*** MATERIAL FOR THIS TASK Section Begins ***

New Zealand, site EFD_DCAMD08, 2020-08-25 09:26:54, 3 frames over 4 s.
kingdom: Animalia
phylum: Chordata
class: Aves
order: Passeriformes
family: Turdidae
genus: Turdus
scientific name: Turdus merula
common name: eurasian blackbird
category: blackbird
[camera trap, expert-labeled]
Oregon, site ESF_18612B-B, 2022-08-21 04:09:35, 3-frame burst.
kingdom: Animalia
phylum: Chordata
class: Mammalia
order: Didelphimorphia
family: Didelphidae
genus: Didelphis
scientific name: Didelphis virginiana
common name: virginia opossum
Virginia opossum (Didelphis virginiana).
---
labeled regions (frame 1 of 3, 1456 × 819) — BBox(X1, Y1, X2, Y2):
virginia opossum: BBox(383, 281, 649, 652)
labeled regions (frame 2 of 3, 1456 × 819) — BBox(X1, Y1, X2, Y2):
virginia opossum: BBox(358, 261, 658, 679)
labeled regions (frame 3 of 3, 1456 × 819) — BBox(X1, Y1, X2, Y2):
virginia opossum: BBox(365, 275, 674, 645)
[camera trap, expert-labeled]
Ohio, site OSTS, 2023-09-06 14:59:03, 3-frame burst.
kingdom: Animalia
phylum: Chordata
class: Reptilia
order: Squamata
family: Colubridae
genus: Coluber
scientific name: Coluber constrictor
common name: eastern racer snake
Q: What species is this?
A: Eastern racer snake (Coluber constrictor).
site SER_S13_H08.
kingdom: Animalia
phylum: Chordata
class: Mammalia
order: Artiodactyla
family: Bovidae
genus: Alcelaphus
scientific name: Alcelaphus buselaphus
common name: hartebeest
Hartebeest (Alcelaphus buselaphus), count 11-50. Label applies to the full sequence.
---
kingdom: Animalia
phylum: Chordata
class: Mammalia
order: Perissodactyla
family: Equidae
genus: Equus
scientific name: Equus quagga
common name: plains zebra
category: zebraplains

*** MATERIAL FOR THIS TASK Section Ends ***

- EXERCISE DETAILS -
Every line of the material needs to be returned exactly.

- ANSWER TO THE EXERCISE -
New Zealand, site EFD_DCAMD08, 2020-08-25 09:26:54, 3 frames over 4 s.
kingdom: Animalia
phylum: Chordata
class: Aves
order: Passeriformes
family: Turdidae
genus: Turdus
scientific name: Turdus merula
common name: eurasian blackbird
category: blackbird
[camera trap, expert-labeled]
Oregon, site ESF_18612B-B, 2022-08-21 04:09:35, 3-frame burst.
kingdom: Animalia
phylum: Chordata
class: Mammalia
order: Didelphimorphia
family: Didelphidae
genus: Didelphis
scientific name: Didelphis virginiana
common name: virginia opossum
Virginia opossum (Didelphis virginiana).
---
labeled regions (frame 1 of 3, 1456 × 819) — BBox(X1, Y1, X2, Y2):
virginia opossum: BBox(383, 281, 649, 652)
labeled regions (frame 2 of 3, 1456 × 819) — BBox(X1, Y1, X2, Y2):
virginia opossum: BBox(358, 261, 658, 679)
labeled regions (frame 3 of 3, 1456 × 819) — BBox(X1, Y1, X2, Y2):
virginia opossum: BBox(365, 275, 674, 645)
[camera trap, expert-labeled]
Ohio, site OSTS, 2023-09-06 14:59:03, 3-frame burst.
kingdom: Animalia
phylum: Chordata
class: Reptilia
order: Squamata
family: Colubridae
genus: Coluber
scientific name: Coluber constrictor
common name: eastern racer snake
Q: What species is this?
A: Eastern racer snake (Coluber constrictor).
site SER_S13_H08.
kingdom: Animalia
phylum: Chordata
class: Mammalia
order: Artiodactyla
family: Bovidae
genus: Alcelaphus
scientific name: Alcelaphus buselaphus
common name: hartebeest
Hartebeest (Alcelaphus buselaphus), count 11-50. Label applies to the full sequence.
---
kingdom: Animalia
phylum: Chordata
class: Mammalia
order: Perissodactyla
family: Equidae
genus: Equus
scientific name: Equus quagga
common name: plains zebra
category: zebraplains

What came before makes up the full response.